Peaceful Protesters Block Traffic on I-10
NEW ORLEANS (AP) — Tuesday night saw another round of peaceful protest in New Orleans that culminated in a march that blocked traffic on I-10, where police officers talked with a crowd of hundreds of protestors and showed support for the cause. Some officers knelt on one knee as a symbolic gesture of solidarity.
Earlier in the day, the New Orleans police chief said that protests in the city over the death of George Floyd while in custody of police in Minneapolis have been peaceful so far, and he warned that police are on alert for anyone who might be traveling to the city to incite violence.
“We have received information that there are individuals from other communities, other cities, that are going to various cities to possibly create chaos, create nonsense, create a disruption that would destroy our city,” Police Superintendent Shaun Ferguson said during a news conference called to discuss “outside agitators.”
He cited no specific information that anyone was coming to New Orleans to disrupt protests, which have turned dangerous and destructive in other cities around the nation. “We have not seen that yet here in New Orleans,” he said.
More than 500 people gathered Tuesday evening in a park across from City Hall as the protests about Floyd’s death continued around the country. The group of protesters, some carrying signs that read “If you’re not angry, you’re not paying attention,” “Check your privilege,” and “I can’t breathe!”, marched in the Central Business District to Duncan Plaza chanting Floyd’s name at times and “No Justice, No Peace! No Racist A— Police!” at others.

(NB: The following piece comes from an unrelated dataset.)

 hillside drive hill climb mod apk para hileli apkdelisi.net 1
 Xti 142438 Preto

The crowd was comprised of a mix of black and white people of various ages and most wore masks as the city continues to fight the spread of the coronavirus that shut down New Orleans for months.

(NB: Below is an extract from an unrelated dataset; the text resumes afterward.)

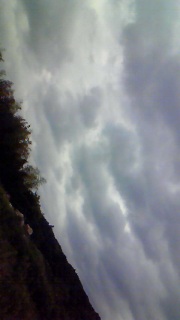 �݂�ȓ����Ȃ񂩂���Ȃ�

Emma Cassidy, an emergency room doctor and among a group of seven health care providers who attended the rally in New Orleans in their scrubs, held a sign that read: “Racism is a public health crisis.”
“We see our patients have worse outcomes, have more deaths, because of their race, because of their economics,” Cassidy said. “It’s racism on the part of a corporate medical system.”
Antranette Scott, one of several who addressed the crowd of more than 500 and is affiliated with the New Orleans Workers Group, said she wants the world to know “that if this world wants peace, it needs to defund the police. If this world wants peace, it needs to end capitalism. If this world wants peace, it needs to invest in working class people.”
The rally started with a march through the New Orleans Central Business District and concluded with a more than hour-long rally at Duncan Plaza, the grassy park space near New Orleans City Hall. Demonstrators held signs that read “No Racist Police,” “Blacks Built America,” “I Can’t Breathe,” “Say Their Names” and “Eracism.”
Flanked by a local clergyman, Lester Love, and by W.C. Johnson, a community activist who has worked for police reforms, Ferguson said earlier Tuesday that he offered prayers to Floyd’s family “and any other families who have lost their loved one to an unjust law enforcement action.” He praised protesters for peacefully voicing their concerns.
He said protests are expected to continue in the city throughout the week, adding, “We shall not allow any outsiders, or anyone, come into our city and destroy our city.”
The New Orleans Police Department continues to operate under federal court oversight, the result of legal action by the U.S. Justice Department nearly a decade ago, and stemming from decades of recurring scandals and violence. The abuses came into focus in the “Danziger Bridge” shootings in 2005. Days after levee breaks that flooded the city during Hurricane Katrina, two unarmed African Americans were shot to death and four other people were injured by police who later tried to cover up the shootings. Multiple officers were convicted on federal charges related to the shootings or the cover-up or both.
Johnson said the department is “in a much better posture” now.